In times to come, my children will ask me about this day.
“So, when did you get over it?” This is what my children, whose names will be Skippy, Tall Boy, and Supreme Court Justice Sotomayor Doyle, will ask me.
“Well, Skippy, and also the rest of you,” I will reply, “which ‘it’ are you asking me about? For truly, I have gotten over many things.”
“Oh, you know,” they will say to me, “the Lady Gaga thing. The thing where you, like 99% of all people who listen to Lady Gaga, convinced yourself that you were doing so because it was ‘funny’ and ‘absurd’ and recognizing the absurdity of it in some ironic fashion could allow you to listen to it without being A Person Who Listens To Lady Gaga. I mean, now that Lady Gaga is our President-for-Life, and rules us all from a besequined flying saucer orbiting the Earth, from whence she issues fearful edicts, we all listen to her, for it is Law. But you were among the holdouts! At what point, dear our mother, did you come to recognize that appreciating this business ‘ironically’ was not only worthless – any critique of the discourse is absorbed into the discourse, and also talking about how Lady Gaga is a ‘top-secret performance artist’ is pretty useless when ‘top-secret performance artist’ is the key plank of her very marketing platform, yea, and also something she says of herself in many an interview – but also way more annoying than just saying that the nonsense-syllable hook on ‘Bad Romance’ is kind of unavoidable and you might as well give in?”
“You’re kind of a windbag, Skippy,” I will then say.
“Oh, but you get our meaning, mother,” my children (of whom Skippy, for some reason, will be the leader and spokeschild) will say. “I mean: you hung on to ‘ironic distance,’ as a means of processing Gaga, through the Jude Law ‘Poker Face’ recitation. And through the Christopher Walken ‘Poker Face’ recitation. And through the Eric Cartman ‘Poker Face’ cover on South Park. And then all the assorted people on the Internet being like, ‘you know what would really be funny, though? Is if William Shatner did a cover of that song,’ because clearly nothing is funnier than a dude who has based his career on a single joke (when I cover songs, or say things, they have a distinctive and stilted cadence!) repeating his single joke in the form of a joke that several other people have made already. And through all the other and various instances of people relying on ‘Poker Face’ or Lady-Gaga-related ‘irony’ as humor, including you yourself, in the face of the fact that everyone else has made that joke already and DAMN. At what point, we are asking, did you get over that particular ‘irony,’ and recognize it to be unfunny, and hack, and lazy, and a distinctive signifier of false knowledge and superiority, when in fact it doesn’t make you smarter than anyone else who is making the same joke, and the reasonable thing to do is just say that Lady Gaga makes herself some catchy pop songs and the outfits are kind of amazing – though she’s also done some real stupid stuff in her time – and there is nothing wrong with appreciating her on that level, not really, not at all?”

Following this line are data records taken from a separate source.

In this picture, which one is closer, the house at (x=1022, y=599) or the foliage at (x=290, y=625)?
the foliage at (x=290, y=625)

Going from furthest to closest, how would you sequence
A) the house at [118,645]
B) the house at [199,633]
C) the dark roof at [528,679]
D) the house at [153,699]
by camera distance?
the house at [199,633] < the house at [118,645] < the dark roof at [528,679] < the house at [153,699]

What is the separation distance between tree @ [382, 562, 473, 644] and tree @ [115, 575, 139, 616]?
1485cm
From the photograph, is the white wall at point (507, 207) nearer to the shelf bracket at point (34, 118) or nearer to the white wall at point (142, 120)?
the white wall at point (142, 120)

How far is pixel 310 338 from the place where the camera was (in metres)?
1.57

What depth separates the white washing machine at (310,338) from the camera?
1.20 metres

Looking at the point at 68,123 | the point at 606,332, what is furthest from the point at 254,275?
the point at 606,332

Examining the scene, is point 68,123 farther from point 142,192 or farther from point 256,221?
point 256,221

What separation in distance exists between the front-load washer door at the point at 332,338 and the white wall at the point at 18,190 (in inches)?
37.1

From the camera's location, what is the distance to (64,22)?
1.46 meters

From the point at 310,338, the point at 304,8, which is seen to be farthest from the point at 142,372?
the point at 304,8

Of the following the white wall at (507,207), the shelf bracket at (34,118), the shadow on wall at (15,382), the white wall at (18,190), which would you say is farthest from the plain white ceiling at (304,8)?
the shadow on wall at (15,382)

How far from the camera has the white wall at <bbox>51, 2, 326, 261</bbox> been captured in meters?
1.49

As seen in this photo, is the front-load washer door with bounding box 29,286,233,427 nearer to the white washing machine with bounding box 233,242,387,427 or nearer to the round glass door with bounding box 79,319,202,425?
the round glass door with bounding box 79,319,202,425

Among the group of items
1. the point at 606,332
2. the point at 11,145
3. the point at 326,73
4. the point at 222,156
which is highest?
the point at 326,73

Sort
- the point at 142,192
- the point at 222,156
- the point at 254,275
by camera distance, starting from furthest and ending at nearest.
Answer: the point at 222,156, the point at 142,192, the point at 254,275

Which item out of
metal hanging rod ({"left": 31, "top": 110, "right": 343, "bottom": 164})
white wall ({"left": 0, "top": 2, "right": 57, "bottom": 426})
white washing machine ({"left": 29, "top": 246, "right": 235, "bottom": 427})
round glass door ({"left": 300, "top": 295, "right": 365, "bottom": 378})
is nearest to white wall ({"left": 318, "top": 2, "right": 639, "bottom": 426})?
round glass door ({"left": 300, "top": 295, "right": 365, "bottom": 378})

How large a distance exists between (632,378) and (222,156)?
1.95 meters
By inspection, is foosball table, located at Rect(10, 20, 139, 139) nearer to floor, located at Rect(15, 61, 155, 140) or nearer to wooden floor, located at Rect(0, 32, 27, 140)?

“Oh, that,” I will say. “That, I got over at around the time that Rush Limbaugh got possessed by all those demons at the Miss America pageant.”
[FOR THOSE WHO CAN’T SEE THE LINKED VIDEO FOR ONE REASON OR ANOTHER: It is of Rush Limbaugh, Miss America Judge, participating in a group Miss America Judge Dance-Off to “Poker Face.” A dance-off from which Rush Limbaugh emerges as the, um… winner? I guess? It is kind of indescribable, although “frequent out-of-control alarming fist-pumps that make me think he might actually be dying” goes some ways to explaining it. And it’s not in the post because it is from TMZ and my thoughts on TMZ are, EWWWW.]